Oggetto della cronaca di questi giorni le azioni criminose di questa banda di Castel Volturno formata da giovani africani e ragazzi castellani che stanno imperversando nella zona. Tra gli episodi più gravi quella che viene chiamata una stesa, vale a dire una raffica di colpi di pistola, l’episodio sarebbe accaduto verso la fine di settembre ad opera di 4 giovani armati contro un’abitazione.

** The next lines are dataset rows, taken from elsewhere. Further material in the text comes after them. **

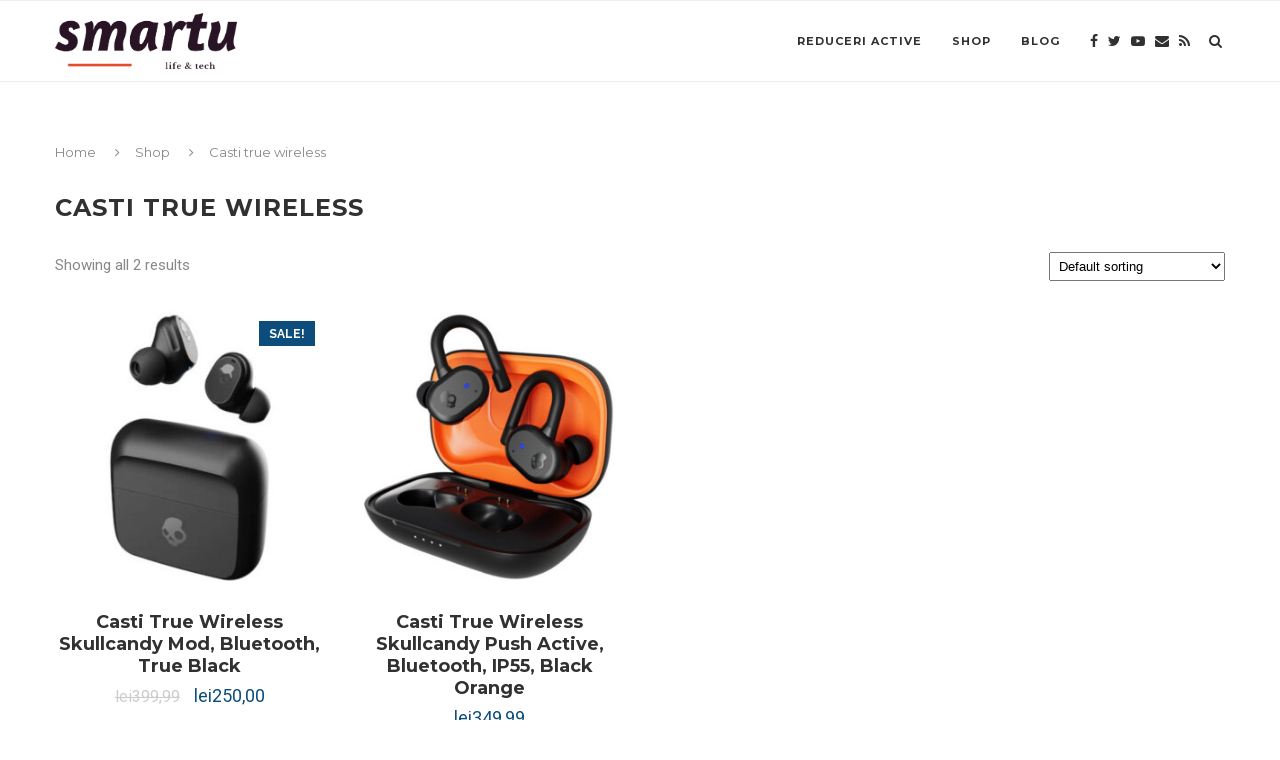

--- FILE ---
content_type: text/html; charset=utf-8
request_url: https://www.google.com/recaptcha/api2/aframe
body_size: 135
content:
<!DOCTYPE HTML><html><head><meta http-equiv="content-type" content="text/html; charset=UTF-8"></head><body><script nonce="aE8ayArKSwxI2ocs1BWXPw">/** Anti-fraud and anti-abuse applications only. See google.com/recaptcha */ try{var clients={'sodar':'https://pagead2.googlesyndication.com/pagead/sodar?'};window.addEventListener("message",function(a){try{if(a.source===window.parent){var b=JSON.parse(a.data);var c=clients[b['id']];if(c){var d=document.createElement('img');d.src=c+b['params']+'&rc='+(localStorage.getItem("rc::a")?sessionStorage.getItem("rc::b"):"");window.document.body.appendChild(d);sessionStorage.setItem("rc::e",parseInt(sessionStorage.getItem("rc::e")||0)+1);localStorage.setItem("rc::h",'1769233248191');}}}catch(b){}});window.parent.postMessage("_grecaptcha_ready", "*");}catch(b){}</script></body></html>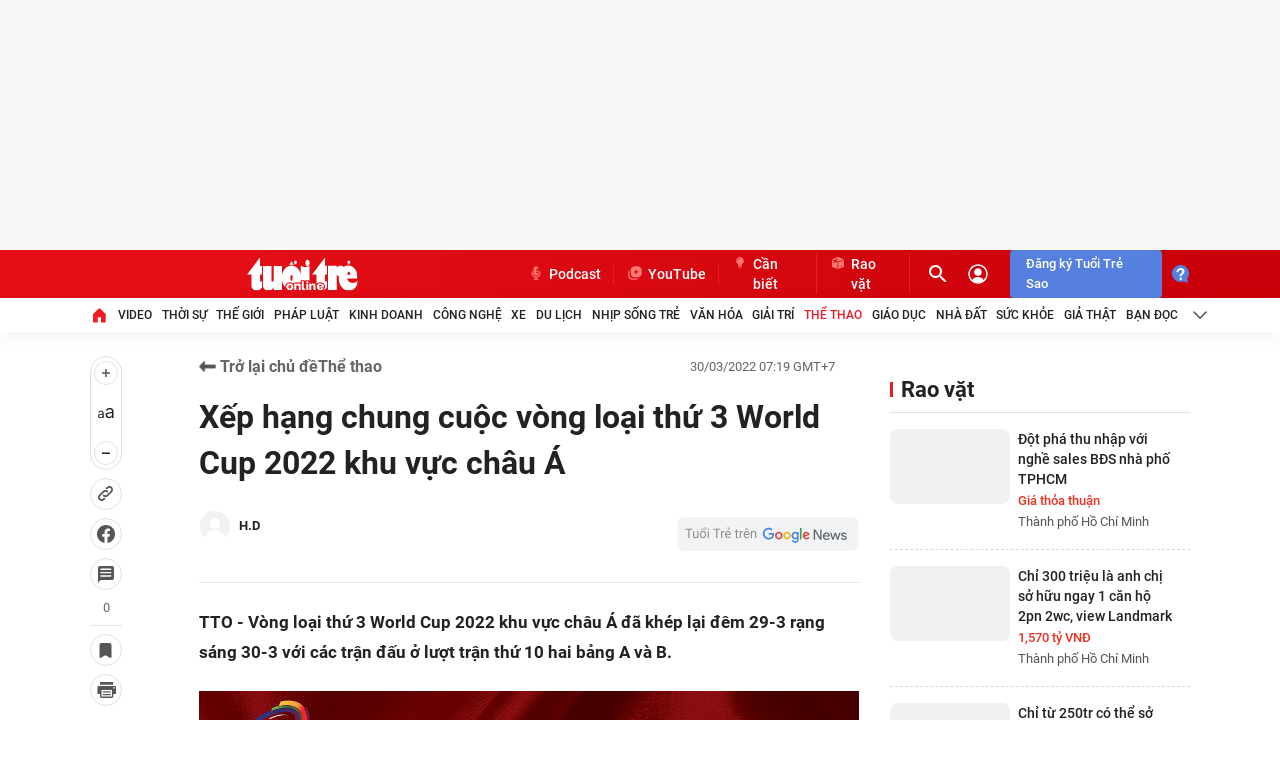

--- FILE ---
content_type: text/json; charset=utf-8
request_url: https://s5.tuoitre.vn/showvote-reaction.htm?newsid=20220330064846152&m=viewreact
body_size: 192
content:
{"Success":true,"Message":"Success","Type":0,"Total":0,"Data":[{"TotalStar":1,"TotalVotes":1,"Type":2,"UserTotal":2,"AvgStarCount":0.0},{"TotalStar":1,"TotalVotes":1,"Type":3,"UserTotal":0,"AvgStarCount":0.0}]}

Dopo soli 4 giorni un giovane veniva massacrato di botte da un branco a volto scoperto davanti ad un bar della Domiziana.

In merito alla questione riceviamo e pubblichiamo da LES – sindacato polizia il seguente comunicato:

“Tanto è l’attenzione e la concentrazione sul problema “Green Pass” che fa venire meno l’attenzione sui reali problemi della provincia di Caserta, ormai in balia della delinquenza e della mafia nigeriana.

Un organico, quello Polizia di Stato, in provincia di Caserta già in difficoltà per le gravi carenze ed ora alle prese con obblighi dovuti ai vari decreti che, nulla hanno a che fare, anzi,  con il garantire la Sicurezza del territorio, ormai terreno fertile per squadre di delinquenti liberi di agire e disseminare le loro azioni di terrore.

Sono mesi che denuncio il problema Sicurezza nell’Agro Aversano e l’assoluta necessità di aumentare l’organico degli Uffici distaccati della Questura di Caserta, ma i vertici romani rimangono sordi e ciechi!

Finché siamo alle prese con un Ministro dell’Interno poco attento al problema provincia di Caserta, il tracollo sarà devastante per i cittadini. In mancanza di reali ed efficaci provvedimenti è meglio che valuti seriamente di rassegnare le proprie dimissioni per il bene dei cittadini e dei poliziotti Casertani.
Caserta e provincia ha necessità inderogabile di Sicurezza e non di abbandono da parte delle istituzioni”.